Chatbots and Artificial Intelligence will impact Online Reputation Management



Artificial intelligence is not only useful for having good opponents in video games, or for helping you to decide in which currency you should invest this week. It also has an important application in the world of digital marketing, SEO and online reputation management. Bots have become an essential element to encourage the interaction between brands and users in volumes and times that a human could never reach. In their chatbot format, these technologies can help companies to monitor the negative feedback about them, to have active conversations with their clients in real time (and even 24/7,) helping them to solve their questions and incidents in an automated and almost natural way for any user, or, at least more natural than the traditional automated telephone customer service systems, which, in many cases, are one of the main online complaints from users, which becomes an important source of bad reputation.

But what is a chatbot? Actually, they are the second most important trend in the current digital world after virtual reality. In essence, chat bots are automated systems that can perform the same activities that a human would do but with much more effectiveness and speed. For example, a health insurance chatbot can help to diagnose an illness or injury to a patient online without the help of a human doctor. This would make the hospital admittance process even more fluid; and, in case the patient does not need medical attention, the chatbot could tell the patient what medicine to take, how often and how much. This would mean a time, energy and money saving for a medical institution.

The interesting thing about artificial intelligence systems, such as chatbots, is that they can be able to learn and can be updated permanently, so that they process larger amounts of information and, subsequently, solve problems with greater capacity. Their great semantic ability allows a machine to engage in a complex conversation with a human being and to provide personalized responses to what this user needs.
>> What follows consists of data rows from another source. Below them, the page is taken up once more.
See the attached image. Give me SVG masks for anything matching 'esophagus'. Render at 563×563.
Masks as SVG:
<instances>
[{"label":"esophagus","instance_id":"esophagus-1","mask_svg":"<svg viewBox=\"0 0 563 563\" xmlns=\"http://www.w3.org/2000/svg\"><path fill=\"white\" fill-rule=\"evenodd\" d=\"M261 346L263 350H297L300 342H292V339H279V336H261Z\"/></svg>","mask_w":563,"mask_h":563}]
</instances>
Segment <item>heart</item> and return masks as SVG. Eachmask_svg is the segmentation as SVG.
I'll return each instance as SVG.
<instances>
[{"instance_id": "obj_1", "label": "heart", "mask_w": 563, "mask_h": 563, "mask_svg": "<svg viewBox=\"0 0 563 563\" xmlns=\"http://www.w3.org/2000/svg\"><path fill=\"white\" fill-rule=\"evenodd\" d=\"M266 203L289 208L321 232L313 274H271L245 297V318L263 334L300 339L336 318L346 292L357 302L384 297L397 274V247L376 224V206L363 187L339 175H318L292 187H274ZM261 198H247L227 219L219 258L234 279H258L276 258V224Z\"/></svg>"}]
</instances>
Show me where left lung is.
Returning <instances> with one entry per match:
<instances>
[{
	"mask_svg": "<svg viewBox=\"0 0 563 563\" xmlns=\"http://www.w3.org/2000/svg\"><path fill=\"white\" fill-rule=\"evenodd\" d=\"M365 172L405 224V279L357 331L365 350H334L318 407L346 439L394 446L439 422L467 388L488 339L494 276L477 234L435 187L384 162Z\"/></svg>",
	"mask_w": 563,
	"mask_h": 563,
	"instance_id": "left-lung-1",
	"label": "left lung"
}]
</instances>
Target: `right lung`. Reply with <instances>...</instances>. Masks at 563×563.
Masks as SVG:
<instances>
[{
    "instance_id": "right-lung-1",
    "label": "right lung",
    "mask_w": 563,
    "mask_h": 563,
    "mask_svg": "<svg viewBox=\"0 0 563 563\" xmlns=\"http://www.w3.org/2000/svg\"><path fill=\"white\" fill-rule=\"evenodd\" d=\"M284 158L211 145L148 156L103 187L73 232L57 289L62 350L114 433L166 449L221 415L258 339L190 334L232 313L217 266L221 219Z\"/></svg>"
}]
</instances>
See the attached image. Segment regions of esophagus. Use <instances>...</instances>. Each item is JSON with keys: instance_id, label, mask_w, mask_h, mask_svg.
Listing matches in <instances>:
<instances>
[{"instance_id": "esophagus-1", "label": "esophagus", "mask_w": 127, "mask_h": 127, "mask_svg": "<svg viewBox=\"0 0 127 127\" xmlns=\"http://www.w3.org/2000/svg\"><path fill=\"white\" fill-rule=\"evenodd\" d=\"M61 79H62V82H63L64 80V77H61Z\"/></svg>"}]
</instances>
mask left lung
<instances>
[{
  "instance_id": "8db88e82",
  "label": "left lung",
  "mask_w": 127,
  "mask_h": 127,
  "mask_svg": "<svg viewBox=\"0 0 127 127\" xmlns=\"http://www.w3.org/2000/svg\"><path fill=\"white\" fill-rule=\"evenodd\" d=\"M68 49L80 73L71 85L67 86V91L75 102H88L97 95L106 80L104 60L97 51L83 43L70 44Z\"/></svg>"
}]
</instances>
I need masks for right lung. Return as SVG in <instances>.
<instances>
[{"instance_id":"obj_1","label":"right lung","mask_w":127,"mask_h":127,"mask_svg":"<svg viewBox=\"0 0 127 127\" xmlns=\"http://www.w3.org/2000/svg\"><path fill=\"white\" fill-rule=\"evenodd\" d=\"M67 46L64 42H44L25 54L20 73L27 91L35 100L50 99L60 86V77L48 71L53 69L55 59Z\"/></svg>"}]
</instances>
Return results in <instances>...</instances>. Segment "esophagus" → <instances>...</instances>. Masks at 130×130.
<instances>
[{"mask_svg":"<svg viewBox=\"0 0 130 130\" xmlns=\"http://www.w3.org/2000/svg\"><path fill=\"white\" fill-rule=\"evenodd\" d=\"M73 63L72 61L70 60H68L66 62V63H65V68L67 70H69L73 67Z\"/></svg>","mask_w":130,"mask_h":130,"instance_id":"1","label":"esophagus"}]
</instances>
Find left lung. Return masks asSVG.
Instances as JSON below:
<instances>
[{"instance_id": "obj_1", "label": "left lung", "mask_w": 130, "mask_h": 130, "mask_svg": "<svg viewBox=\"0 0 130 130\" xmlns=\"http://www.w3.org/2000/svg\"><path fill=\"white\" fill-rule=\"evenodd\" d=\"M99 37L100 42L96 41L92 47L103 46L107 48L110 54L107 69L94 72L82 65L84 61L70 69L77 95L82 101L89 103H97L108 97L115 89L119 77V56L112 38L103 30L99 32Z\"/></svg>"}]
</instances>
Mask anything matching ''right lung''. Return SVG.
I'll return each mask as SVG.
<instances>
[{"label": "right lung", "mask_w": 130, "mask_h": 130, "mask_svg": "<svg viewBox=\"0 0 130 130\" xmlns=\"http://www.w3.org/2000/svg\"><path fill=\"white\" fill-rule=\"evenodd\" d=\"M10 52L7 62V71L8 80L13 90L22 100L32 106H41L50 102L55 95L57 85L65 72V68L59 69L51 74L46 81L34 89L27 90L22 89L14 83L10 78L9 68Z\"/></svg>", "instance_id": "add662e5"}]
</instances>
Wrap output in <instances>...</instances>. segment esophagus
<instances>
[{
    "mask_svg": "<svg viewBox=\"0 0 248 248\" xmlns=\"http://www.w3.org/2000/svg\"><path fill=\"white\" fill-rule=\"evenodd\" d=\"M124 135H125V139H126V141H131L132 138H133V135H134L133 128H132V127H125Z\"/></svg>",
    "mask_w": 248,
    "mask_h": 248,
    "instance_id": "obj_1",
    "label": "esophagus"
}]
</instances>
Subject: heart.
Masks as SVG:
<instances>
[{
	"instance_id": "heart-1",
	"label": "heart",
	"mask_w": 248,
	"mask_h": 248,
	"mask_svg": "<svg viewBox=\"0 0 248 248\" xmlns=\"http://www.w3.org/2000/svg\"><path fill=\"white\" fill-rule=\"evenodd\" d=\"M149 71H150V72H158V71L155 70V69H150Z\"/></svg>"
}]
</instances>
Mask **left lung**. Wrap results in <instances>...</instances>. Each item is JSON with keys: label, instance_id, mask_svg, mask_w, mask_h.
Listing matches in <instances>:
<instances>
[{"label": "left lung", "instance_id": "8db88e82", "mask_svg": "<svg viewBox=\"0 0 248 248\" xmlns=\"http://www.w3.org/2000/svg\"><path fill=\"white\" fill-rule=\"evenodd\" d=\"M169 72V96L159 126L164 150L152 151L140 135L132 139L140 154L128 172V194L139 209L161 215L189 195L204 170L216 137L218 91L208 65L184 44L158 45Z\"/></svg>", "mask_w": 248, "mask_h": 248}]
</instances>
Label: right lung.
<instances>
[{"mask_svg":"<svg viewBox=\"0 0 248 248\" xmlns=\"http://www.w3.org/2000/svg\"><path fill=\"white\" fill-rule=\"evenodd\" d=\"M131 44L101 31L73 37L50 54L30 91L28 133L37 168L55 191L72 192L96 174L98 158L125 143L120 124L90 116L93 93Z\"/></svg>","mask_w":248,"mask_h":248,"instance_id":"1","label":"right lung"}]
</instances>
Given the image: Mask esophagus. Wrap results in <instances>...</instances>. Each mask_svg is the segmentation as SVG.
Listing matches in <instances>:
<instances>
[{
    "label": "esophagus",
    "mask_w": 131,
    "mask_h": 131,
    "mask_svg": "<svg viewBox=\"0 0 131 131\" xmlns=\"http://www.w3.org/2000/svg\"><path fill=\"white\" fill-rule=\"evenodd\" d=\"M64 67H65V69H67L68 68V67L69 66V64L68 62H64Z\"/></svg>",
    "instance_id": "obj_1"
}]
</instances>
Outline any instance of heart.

An excellent example is Google Assistant, a super-chatbot that, many experts say, will be very good to follow your questions in a natural way, and, therefore, to offer you more personalized results the more you use the tool. It is something like a friend who learns more about you every day and can become even more useful the more he knows you.

Facebook also announced the use of chatbots last year. This initiative was aimed to the automation of customer service and purchases via e-commerce, as well as offering interactive content and new experiences to users. Facebook chatbots chat with humans by answering their questions and making suggestions. By doing this Facebook will not need to hire an army of workers for helping millions of users around the world.



Featured Image courtesy of Robert Norris at Flickr.com

In the case of Facebook, this functionality is integrated into its Messenger app. For example, the BBC can send you a daily summary of the news you are interested in, leaving aside the issues you don’t care about. Of course, this novelty is mainly aimed at companies but will affect in one way or another the almost one billion active users of this messaging app. During the F8 Developer Conference 2016, Mark Zuckerberg stated that Facebook Messenger users will be able to talk to chatbots just as they do with their friends. The bots will also be able to interact with users through text, images, links and call-to-action buttons. Thanks to them, users can take actions like booking a room in a hotel, reviewing an online purchase, solving their doubts about a service and more. At present, you are not allowed to make payments directly through Messenger, but it is possible to check catalogs of products linked to the web to complete the transaction there.

What benefits can this bring for online reputation management? Although this technology is really in diapers when it comes to this field, the truth is that it may be more useful in the future to use an artificial intelligence system than what we are doing now. It would be a success: To monitor bad reviews, comments and shares that may harm a company’s digital image (and even prevent a potential reputational crisis,) and, on the other hand, having a chatbot that allow users to ask and solve problems about the company’s products or services, in a natural, personalized way.

For now, online reputation management, to a large extent, is a quite manual activity. Although there are important and automatic SEO tools that allow a brand to monitor what is said about them on the Internet, what artificial intelligence could offer (including chatbots, in particular,) would mean a huge leap in the evolution of this industry in the years to come. These systems are about redefining the digital marketing strategies as well as the way SEO is performed (voice search, technologies for example.) Online reputation management will certainly also be influenced by this, and we all hope that in a very positive way.